The candidate collection method in the outliner can cause some dramatic compile-time regressions on large tests.
Currently, it works like this:
- Build a suffix tree over the instructions in the program
- Query the tree for good candidates
- Prune tree
- Go to step 2 until no candidates are found.
This hinges off the assumption that pruning the tree based off of overlapping candidates will reduce the search space enough that subsequent queries will take a negligible amount of time. Unfortunately, this assumption is shaky at best. Certain programs don't actually have many overlapping candidates. For very large tests, this is a big problem.
The new candidate collection method works like this:
- Build a suffix tree over the instructions in the program
- Iterate over each leaf in the tree.
- Visit the parent of each leaf. If the parent represents a beneficial string, save a candidate for it.

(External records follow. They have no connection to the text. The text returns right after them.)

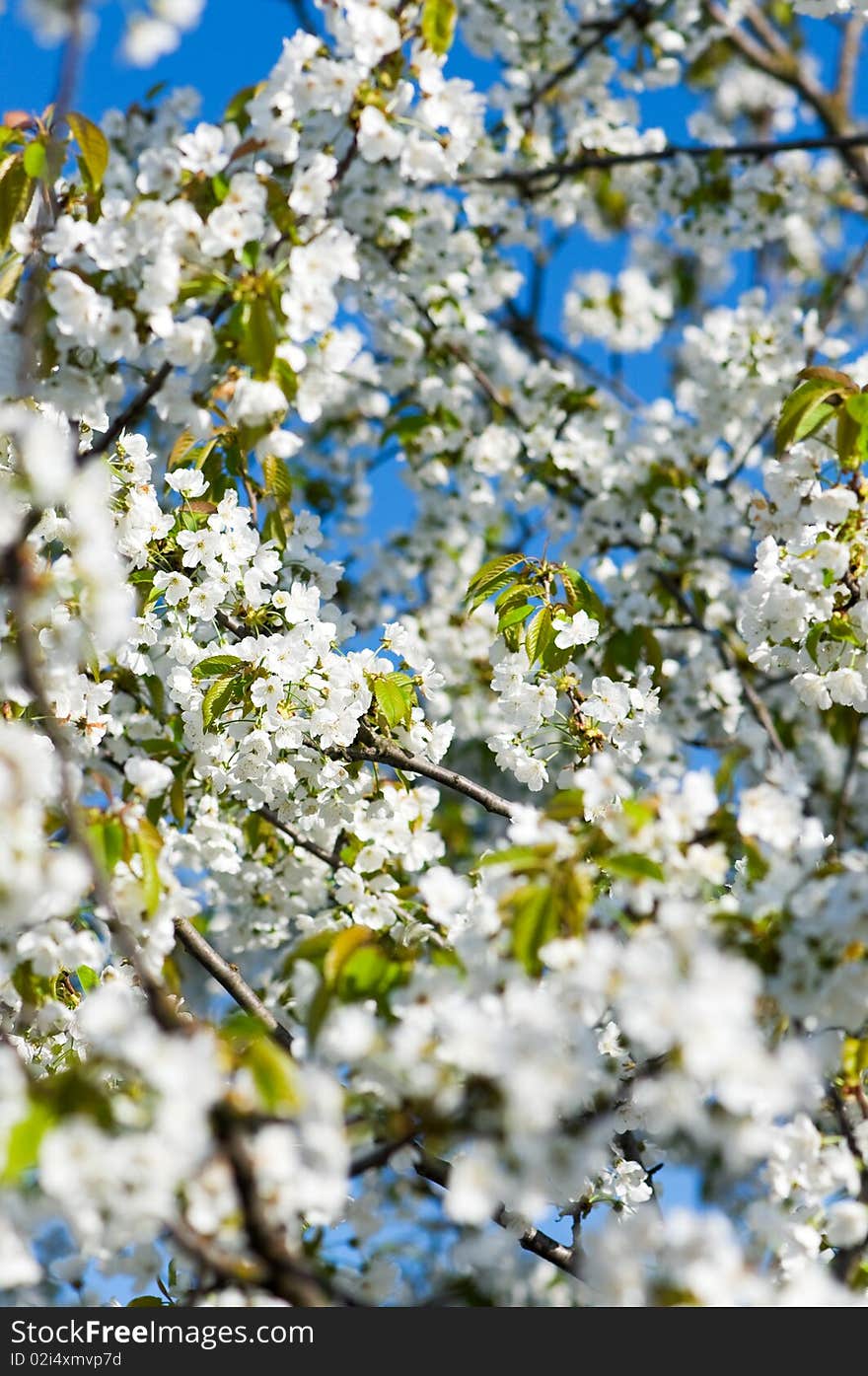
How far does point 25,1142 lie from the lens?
4.82 feet

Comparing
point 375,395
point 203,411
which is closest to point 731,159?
point 375,395

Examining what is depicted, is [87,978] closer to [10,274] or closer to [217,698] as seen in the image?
[217,698]

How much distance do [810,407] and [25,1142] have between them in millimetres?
2242

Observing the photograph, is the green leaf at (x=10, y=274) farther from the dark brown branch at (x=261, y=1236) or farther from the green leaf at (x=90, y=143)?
the dark brown branch at (x=261, y=1236)

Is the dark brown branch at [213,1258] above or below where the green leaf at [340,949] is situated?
below

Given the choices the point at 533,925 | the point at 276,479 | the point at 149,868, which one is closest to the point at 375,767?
the point at 276,479

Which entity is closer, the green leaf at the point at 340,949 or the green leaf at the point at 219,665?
the green leaf at the point at 340,949

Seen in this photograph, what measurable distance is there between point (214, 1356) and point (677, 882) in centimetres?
118

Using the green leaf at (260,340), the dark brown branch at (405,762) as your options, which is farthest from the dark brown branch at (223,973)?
the green leaf at (260,340)

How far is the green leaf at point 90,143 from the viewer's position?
246 centimetres

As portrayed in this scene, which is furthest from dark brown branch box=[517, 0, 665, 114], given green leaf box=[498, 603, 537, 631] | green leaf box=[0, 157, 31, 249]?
green leaf box=[0, 157, 31, 249]

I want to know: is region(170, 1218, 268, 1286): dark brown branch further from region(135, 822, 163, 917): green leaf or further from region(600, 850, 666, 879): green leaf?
region(600, 850, 666, 879): green leaf

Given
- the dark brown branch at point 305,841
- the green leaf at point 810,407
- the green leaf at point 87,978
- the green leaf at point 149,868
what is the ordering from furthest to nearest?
the dark brown branch at point 305,841 → the green leaf at point 810,407 → the green leaf at point 87,978 → the green leaf at point 149,868

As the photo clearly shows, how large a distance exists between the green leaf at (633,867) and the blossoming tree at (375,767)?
0.02 meters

There are O(I) leaves, where I is the number of instructions in the program. Since we only walk it once, this is now guaranteed to be at worst O(I). Overlapping candidates are now handled entirely by the pruneOverlaps method that handled anything the suffix tree pruning didn't handle. Since that method is on average O(n), this behaves far better.
Improvements
Compile-time was measured by compiling the LLVM test suite for AArch64 using LNT. Clang with Oz and mno-red-zone was tested against clang with Oz, mno-red-zone, and -mllvm -enable-machine-outliner.
Using the old candidate collection method, the worst compile-time regression was a spectacular 284.07 seconds on MultiSource/Benchmarks/7zip/7zip-benchmark.test. This was followed up by MultiSource/Benchmarks/Bullet/bullet.test with a 257.96 second regression. On average, there was a 9.69 second compile-time regression and a median compile-time regression of 0.85 seconds.
Using the new candidate collection method, the worst compile-time regression was 0.542 seconds for MultiSource/Benchmarks/7zip/7zip-benchmark.test, followed up by 0.496 seconds for MultiSource/Benchmarks/Bullet/bullet.test. On average, there was a 0.01 second compile-time regression, with a median compile-time regression of 0.002s.
Changes to code size
This change doesn't impact the code size results. In fact, by collecting all potential candidates, we can probably make the outliner make better decisions for what to outline in the future.
Why not just phrase this routine as a single tree walk visiting the internal nodes instead of doing this thing where you walk the leaf vector looking at parents?